[TEXTO DE LECTURA]
╭──
Concilio Vaticano II, Wojtyla y Ratzinger

(Publicado en Artículos el 21 de abril, 2005)

Cuando mi generación nació, allá alrededor del final de los setentas e inicios de los ochentas, el Papa ya existía. Mientras crecíamos, el Papa era para nosotros como uno de los personajes de una historieta de la Marvel Comics: musculoso, ágil, inteligente, orador impactante, simpático, perfecto y… eterno. Siempre había habido Papa, nos dijeron los jesuitas, y nosotros entendíamos: Juan Pablo II es simplemente inmortal. Aunque los recuerdos para su primera visita son remotos para mis contemporáneos, no lo son los de su segunda visita, posteriores años y reciente fallecimiento, menos ahora que los medios de comunicación le dedicaran extensos e interesantes documentales.
╰──
[MATERIAL PROPORCIONADO]
╭──
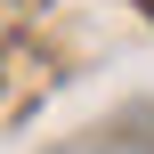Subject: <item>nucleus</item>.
I'll list each match as a JSON object with an SVG mask.
<instances>
[]
</instances>
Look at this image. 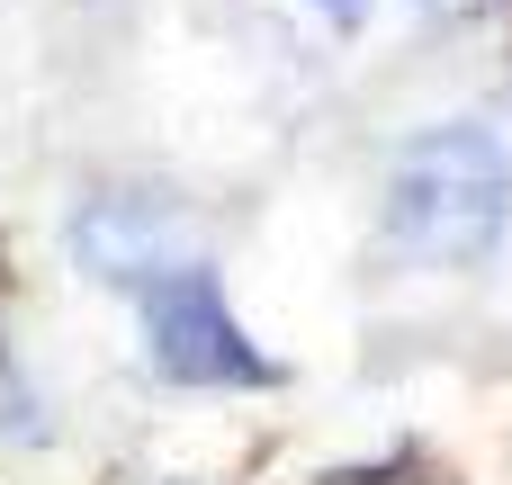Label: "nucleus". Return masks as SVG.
Listing matches in <instances>:
<instances>
[{
    "instance_id": "4",
    "label": "nucleus",
    "mask_w": 512,
    "mask_h": 485,
    "mask_svg": "<svg viewBox=\"0 0 512 485\" xmlns=\"http://www.w3.org/2000/svg\"><path fill=\"white\" fill-rule=\"evenodd\" d=\"M315 9H324L333 27H360V18H369V0H315Z\"/></svg>"
},
{
    "instance_id": "3",
    "label": "nucleus",
    "mask_w": 512,
    "mask_h": 485,
    "mask_svg": "<svg viewBox=\"0 0 512 485\" xmlns=\"http://www.w3.org/2000/svg\"><path fill=\"white\" fill-rule=\"evenodd\" d=\"M72 261L108 288H144L162 270H180V207L171 198H135V189H108L72 216Z\"/></svg>"
},
{
    "instance_id": "1",
    "label": "nucleus",
    "mask_w": 512,
    "mask_h": 485,
    "mask_svg": "<svg viewBox=\"0 0 512 485\" xmlns=\"http://www.w3.org/2000/svg\"><path fill=\"white\" fill-rule=\"evenodd\" d=\"M512 225V144L495 126H432L387 171V252L414 270H477Z\"/></svg>"
},
{
    "instance_id": "5",
    "label": "nucleus",
    "mask_w": 512,
    "mask_h": 485,
    "mask_svg": "<svg viewBox=\"0 0 512 485\" xmlns=\"http://www.w3.org/2000/svg\"><path fill=\"white\" fill-rule=\"evenodd\" d=\"M432 9H468V0H432Z\"/></svg>"
},
{
    "instance_id": "2",
    "label": "nucleus",
    "mask_w": 512,
    "mask_h": 485,
    "mask_svg": "<svg viewBox=\"0 0 512 485\" xmlns=\"http://www.w3.org/2000/svg\"><path fill=\"white\" fill-rule=\"evenodd\" d=\"M135 306H144V351L171 387H279V360L234 324L207 261H180V270L144 279Z\"/></svg>"
}]
</instances>
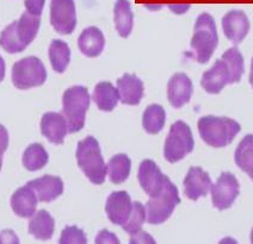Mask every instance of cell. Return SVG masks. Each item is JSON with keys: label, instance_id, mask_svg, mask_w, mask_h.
<instances>
[{"label": "cell", "instance_id": "4316f807", "mask_svg": "<svg viewBox=\"0 0 253 244\" xmlns=\"http://www.w3.org/2000/svg\"><path fill=\"white\" fill-rule=\"evenodd\" d=\"M234 159L238 167L253 180V135H247L240 140Z\"/></svg>", "mask_w": 253, "mask_h": 244}, {"label": "cell", "instance_id": "2e32d148", "mask_svg": "<svg viewBox=\"0 0 253 244\" xmlns=\"http://www.w3.org/2000/svg\"><path fill=\"white\" fill-rule=\"evenodd\" d=\"M229 77L231 75L227 63L222 59L216 60L211 70L203 73L201 86L208 93L217 94L227 84H229Z\"/></svg>", "mask_w": 253, "mask_h": 244}, {"label": "cell", "instance_id": "cb8c5ba5", "mask_svg": "<svg viewBox=\"0 0 253 244\" xmlns=\"http://www.w3.org/2000/svg\"><path fill=\"white\" fill-rule=\"evenodd\" d=\"M114 19L119 35L126 38L130 35L134 24V14L128 0H117L114 6Z\"/></svg>", "mask_w": 253, "mask_h": 244}, {"label": "cell", "instance_id": "52a82bcc", "mask_svg": "<svg viewBox=\"0 0 253 244\" xmlns=\"http://www.w3.org/2000/svg\"><path fill=\"white\" fill-rule=\"evenodd\" d=\"M11 79L14 87L18 90L39 87L47 80V70L39 57H24L13 65Z\"/></svg>", "mask_w": 253, "mask_h": 244}, {"label": "cell", "instance_id": "f1b7e54d", "mask_svg": "<svg viewBox=\"0 0 253 244\" xmlns=\"http://www.w3.org/2000/svg\"><path fill=\"white\" fill-rule=\"evenodd\" d=\"M166 120V112L163 106L152 104L146 108L142 116V126L148 134L157 135L163 130Z\"/></svg>", "mask_w": 253, "mask_h": 244}, {"label": "cell", "instance_id": "d4e9b609", "mask_svg": "<svg viewBox=\"0 0 253 244\" xmlns=\"http://www.w3.org/2000/svg\"><path fill=\"white\" fill-rule=\"evenodd\" d=\"M131 169V161L126 154H117L111 157L106 166V174L111 182L119 183L125 182L129 177Z\"/></svg>", "mask_w": 253, "mask_h": 244}, {"label": "cell", "instance_id": "e575fe53", "mask_svg": "<svg viewBox=\"0 0 253 244\" xmlns=\"http://www.w3.org/2000/svg\"><path fill=\"white\" fill-rule=\"evenodd\" d=\"M8 146V133L4 125L0 124V171L2 167V156L4 153L7 150Z\"/></svg>", "mask_w": 253, "mask_h": 244}, {"label": "cell", "instance_id": "8fae6325", "mask_svg": "<svg viewBox=\"0 0 253 244\" xmlns=\"http://www.w3.org/2000/svg\"><path fill=\"white\" fill-rule=\"evenodd\" d=\"M137 179H139L140 186L143 191L149 197L153 198L160 193L168 176L162 173V171L154 161L143 160L139 167Z\"/></svg>", "mask_w": 253, "mask_h": 244}, {"label": "cell", "instance_id": "44dd1931", "mask_svg": "<svg viewBox=\"0 0 253 244\" xmlns=\"http://www.w3.org/2000/svg\"><path fill=\"white\" fill-rule=\"evenodd\" d=\"M105 45V38L102 31L96 27L85 29L78 38V47L87 57H97L102 54Z\"/></svg>", "mask_w": 253, "mask_h": 244}, {"label": "cell", "instance_id": "4dcf8cb0", "mask_svg": "<svg viewBox=\"0 0 253 244\" xmlns=\"http://www.w3.org/2000/svg\"><path fill=\"white\" fill-rule=\"evenodd\" d=\"M146 222V208L139 202L133 203V211H131L130 217L126 222L123 224L122 228L126 232L133 235L135 232L140 231L142 228L143 223Z\"/></svg>", "mask_w": 253, "mask_h": 244}, {"label": "cell", "instance_id": "4fadbf2b", "mask_svg": "<svg viewBox=\"0 0 253 244\" xmlns=\"http://www.w3.org/2000/svg\"><path fill=\"white\" fill-rule=\"evenodd\" d=\"M211 188V179L201 167H190L184 179V194L191 200L206 197Z\"/></svg>", "mask_w": 253, "mask_h": 244}, {"label": "cell", "instance_id": "ffe728a7", "mask_svg": "<svg viewBox=\"0 0 253 244\" xmlns=\"http://www.w3.org/2000/svg\"><path fill=\"white\" fill-rule=\"evenodd\" d=\"M39 198L29 185L18 188L11 197V208L18 217L30 218L35 213Z\"/></svg>", "mask_w": 253, "mask_h": 244}, {"label": "cell", "instance_id": "3957f363", "mask_svg": "<svg viewBox=\"0 0 253 244\" xmlns=\"http://www.w3.org/2000/svg\"><path fill=\"white\" fill-rule=\"evenodd\" d=\"M76 156L78 166L92 183L102 185L105 181L106 166L98 140L94 137L88 136L78 143Z\"/></svg>", "mask_w": 253, "mask_h": 244}, {"label": "cell", "instance_id": "836d02e7", "mask_svg": "<svg viewBox=\"0 0 253 244\" xmlns=\"http://www.w3.org/2000/svg\"><path fill=\"white\" fill-rule=\"evenodd\" d=\"M45 0H24V5L29 13L41 17Z\"/></svg>", "mask_w": 253, "mask_h": 244}, {"label": "cell", "instance_id": "5b68a950", "mask_svg": "<svg viewBox=\"0 0 253 244\" xmlns=\"http://www.w3.org/2000/svg\"><path fill=\"white\" fill-rule=\"evenodd\" d=\"M62 114L68 124L71 134L78 133L85 125L86 112L90 107V94L84 86L67 88L62 96Z\"/></svg>", "mask_w": 253, "mask_h": 244}, {"label": "cell", "instance_id": "5bb4252c", "mask_svg": "<svg viewBox=\"0 0 253 244\" xmlns=\"http://www.w3.org/2000/svg\"><path fill=\"white\" fill-rule=\"evenodd\" d=\"M192 82L184 73H176L171 76L168 84L169 102L173 107L180 108L190 102L192 96Z\"/></svg>", "mask_w": 253, "mask_h": 244}, {"label": "cell", "instance_id": "74e56055", "mask_svg": "<svg viewBox=\"0 0 253 244\" xmlns=\"http://www.w3.org/2000/svg\"><path fill=\"white\" fill-rule=\"evenodd\" d=\"M5 70H6V67H5V62H4V60H2V57L0 56V82L4 80Z\"/></svg>", "mask_w": 253, "mask_h": 244}, {"label": "cell", "instance_id": "9c48e42d", "mask_svg": "<svg viewBox=\"0 0 253 244\" xmlns=\"http://www.w3.org/2000/svg\"><path fill=\"white\" fill-rule=\"evenodd\" d=\"M50 23L61 35H70L77 25L74 0H51Z\"/></svg>", "mask_w": 253, "mask_h": 244}, {"label": "cell", "instance_id": "d6986e66", "mask_svg": "<svg viewBox=\"0 0 253 244\" xmlns=\"http://www.w3.org/2000/svg\"><path fill=\"white\" fill-rule=\"evenodd\" d=\"M120 100L126 105H139L143 97V82L135 74L126 73L117 80Z\"/></svg>", "mask_w": 253, "mask_h": 244}, {"label": "cell", "instance_id": "e0dca14e", "mask_svg": "<svg viewBox=\"0 0 253 244\" xmlns=\"http://www.w3.org/2000/svg\"><path fill=\"white\" fill-rule=\"evenodd\" d=\"M68 131V124L65 116L56 112H47L41 119V133L49 142L62 144Z\"/></svg>", "mask_w": 253, "mask_h": 244}, {"label": "cell", "instance_id": "ba28073f", "mask_svg": "<svg viewBox=\"0 0 253 244\" xmlns=\"http://www.w3.org/2000/svg\"><path fill=\"white\" fill-rule=\"evenodd\" d=\"M195 140L190 126L183 120L172 124L164 146V156L171 163L183 160L194 150Z\"/></svg>", "mask_w": 253, "mask_h": 244}, {"label": "cell", "instance_id": "7a4b0ae2", "mask_svg": "<svg viewBox=\"0 0 253 244\" xmlns=\"http://www.w3.org/2000/svg\"><path fill=\"white\" fill-rule=\"evenodd\" d=\"M241 126L228 117L206 116L198 120V133L207 144L214 148L228 145L240 133Z\"/></svg>", "mask_w": 253, "mask_h": 244}, {"label": "cell", "instance_id": "8992f818", "mask_svg": "<svg viewBox=\"0 0 253 244\" xmlns=\"http://www.w3.org/2000/svg\"><path fill=\"white\" fill-rule=\"evenodd\" d=\"M179 203L178 188L168 177L160 193L151 198V200L146 204V220L153 225L166 222Z\"/></svg>", "mask_w": 253, "mask_h": 244}, {"label": "cell", "instance_id": "f546056e", "mask_svg": "<svg viewBox=\"0 0 253 244\" xmlns=\"http://www.w3.org/2000/svg\"><path fill=\"white\" fill-rule=\"evenodd\" d=\"M221 59L223 60L228 66L229 70V84H235L239 82L241 76L244 74V57L238 48H231L223 53Z\"/></svg>", "mask_w": 253, "mask_h": 244}, {"label": "cell", "instance_id": "6da1fadb", "mask_svg": "<svg viewBox=\"0 0 253 244\" xmlns=\"http://www.w3.org/2000/svg\"><path fill=\"white\" fill-rule=\"evenodd\" d=\"M41 19L28 11L18 21L11 23L0 34V47L10 54L22 53L35 39Z\"/></svg>", "mask_w": 253, "mask_h": 244}, {"label": "cell", "instance_id": "d6a6232c", "mask_svg": "<svg viewBox=\"0 0 253 244\" xmlns=\"http://www.w3.org/2000/svg\"><path fill=\"white\" fill-rule=\"evenodd\" d=\"M169 10L176 14H184L191 7V1L190 0H166Z\"/></svg>", "mask_w": 253, "mask_h": 244}, {"label": "cell", "instance_id": "f35d334b", "mask_svg": "<svg viewBox=\"0 0 253 244\" xmlns=\"http://www.w3.org/2000/svg\"><path fill=\"white\" fill-rule=\"evenodd\" d=\"M250 84L253 87V59H252V65H251V71H250Z\"/></svg>", "mask_w": 253, "mask_h": 244}, {"label": "cell", "instance_id": "7402d4cb", "mask_svg": "<svg viewBox=\"0 0 253 244\" xmlns=\"http://www.w3.org/2000/svg\"><path fill=\"white\" fill-rule=\"evenodd\" d=\"M54 231H55V220L45 209L37 212L29 223V234L35 236L37 240H50Z\"/></svg>", "mask_w": 253, "mask_h": 244}, {"label": "cell", "instance_id": "1f68e13d", "mask_svg": "<svg viewBox=\"0 0 253 244\" xmlns=\"http://www.w3.org/2000/svg\"><path fill=\"white\" fill-rule=\"evenodd\" d=\"M60 244H86L85 232L78 226H66L61 232V237L59 240Z\"/></svg>", "mask_w": 253, "mask_h": 244}, {"label": "cell", "instance_id": "ac0fdd59", "mask_svg": "<svg viewBox=\"0 0 253 244\" xmlns=\"http://www.w3.org/2000/svg\"><path fill=\"white\" fill-rule=\"evenodd\" d=\"M27 185L35 191L39 202L50 203L63 193V181L55 175H43L39 179L29 181Z\"/></svg>", "mask_w": 253, "mask_h": 244}, {"label": "cell", "instance_id": "30bf717a", "mask_svg": "<svg viewBox=\"0 0 253 244\" xmlns=\"http://www.w3.org/2000/svg\"><path fill=\"white\" fill-rule=\"evenodd\" d=\"M212 205L217 209H227L233 205L240 193V185L237 177L232 173H222L217 179L216 183L211 186Z\"/></svg>", "mask_w": 253, "mask_h": 244}, {"label": "cell", "instance_id": "d590c367", "mask_svg": "<svg viewBox=\"0 0 253 244\" xmlns=\"http://www.w3.org/2000/svg\"><path fill=\"white\" fill-rule=\"evenodd\" d=\"M96 243H116L119 244L120 241L117 240V237L115 236L114 234H110L109 231L106 230H103L100 231L98 234V236H97V240H96Z\"/></svg>", "mask_w": 253, "mask_h": 244}, {"label": "cell", "instance_id": "8d00e7d4", "mask_svg": "<svg viewBox=\"0 0 253 244\" xmlns=\"http://www.w3.org/2000/svg\"><path fill=\"white\" fill-rule=\"evenodd\" d=\"M143 5L149 11H159L166 5V0H145Z\"/></svg>", "mask_w": 253, "mask_h": 244}, {"label": "cell", "instance_id": "83f0119b", "mask_svg": "<svg viewBox=\"0 0 253 244\" xmlns=\"http://www.w3.org/2000/svg\"><path fill=\"white\" fill-rule=\"evenodd\" d=\"M49 160V155L44 146L40 143H33L23 154V166L29 172H36L44 167Z\"/></svg>", "mask_w": 253, "mask_h": 244}, {"label": "cell", "instance_id": "9a60e30c", "mask_svg": "<svg viewBox=\"0 0 253 244\" xmlns=\"http://www.w3.org/2000/svg\"><path fill=\"white\" fill-rule=\"evenodd\" d=\"M222 29L227 38L238 44L243 42L249 34L250 21L243 11H229L222 18Z\"/></svg>", "mask_w": 253, "mask_h": 244}, {"label": "cell", "instance_id": "7c38bea8", "mask_svg": "<svg viewBox=\"0 0 253 244\" xmlns=\"http://www.w3.org/2000/svg\"><path fill=\"white\" fill-rule=\"evenodd\" d=\"M133 203L126 192L119 191L109 195L105 204V212L111 223L122 226L129 219Z\"/></svg>", "mask_w": 253, "mask_h": 244}, {"label": "cell", "instance_id": "484cf974", "mask_svg": "<svg viewBox=\"0 0 253 244\" xmlns=\"http://www.w3.org/2000/svg\"><path fill=\"white\" fill-rule=\"evenodd\" d=\"M48 54H49L51 67L56 73H63L67 70L71 61V50L67 43L61 39H53Z\"/></svg>", "mask_w": 253, "mask_h": 244}, {"label": "cell", "instance_id": "277c9868", "mask_svg": "<svg viewBox=\"0 0 253 244\" xmlns=\"http://www.w3.org/2000/svg\"><path fill=\"white\" fill-rule=\"evenodd\" d=\"M218 37L216 24L209 13H201L198 16L191 38L192 56L198 63H207L211 60L217 47Z\"/></svg>", "mask_w": 253, "mask_h": 244}, {"label": "cell", "instance_id": "ab89813d", "mask_svg": "<svg viewBox=\"0 0 253 244\" xmlns=\"http://www.w3.org/2000/svg\"><path fill=\"white\" fill-rule=\"evenodd\" d=\"M251 242L253 243V229H252V232H251Z\"/></svg>", "mask_w": 253, "mask_h": 244}, {"label": "cell", "instance_id": "603a6c76", "mask_svg": "<svg viewBox=\"0 0 253 244\" xmlns=\"http://www.w3.org/2000/svg\"><path fill=\"white\" fill-rule=\"evenodd\" d=\"M119 99V91L109 81H102L97 84L92 94V100L97 105V107L100 111L105 112L113 111L116 107Z\"/></svg>", "mask_w": 253, "mask_h": 244}]
</instances>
╰──
[QUÉ HACER] Retoma el texto sobre el Concilio Vaticano II, Wojtyla y Ratzinger y continúalo a partir de su última oración.

[RESPUESTA ESPERADA]
Karol Wojtyla fue, para muchos, el Papa de mayor carisma y poder mediático que ha tenido el Vaticano en toda su historia. Su reinado como Juan Pablo II hechizó a millones en todo el globo. A dos semanas de su defunción, una sombra divina parece cobijar su nombre: Juan Pablo II, El Grande, va camino a la santidad, tanto así que los Cardenales presentes en el Cónclave 2005 firmaron un documento comprometiéndose que el elegido como nuevo Pontifex Maximus agilizaría su canonización.

Juan Pablo IILa otra cara de Wojtyla, esa que no aparece en los documentales post mórten, es menos agradable. Hans Küng, uno de los teólogos católicos más sobresalientes, afirma que el Papado antirreformista de Juan Pablo II sumió a la Iglesia católica en un conflicto de credibilidad histórica. Agrega el suizo que Wojtyla fue “un Papa con muchas cualidades, [pero] que ha tomado muchas decisiones erróneas”. En este punto coinciden con él un gran número de analistas, señalando contradicciones visibles en temas como derechos humanos, tanto a lo interno de la Iglesia (obispos, teólogos y mujeres), como a lo externo (no firma de la Declaración de Derechos Humanos del Consejo de Europa); el papel de las mujeres; moral sexual y control de la natalidad; celibato de los sacerdotes; políticas de personal; clericalismo; su petición de perdón por pecados del pasado; por mencionar algunos.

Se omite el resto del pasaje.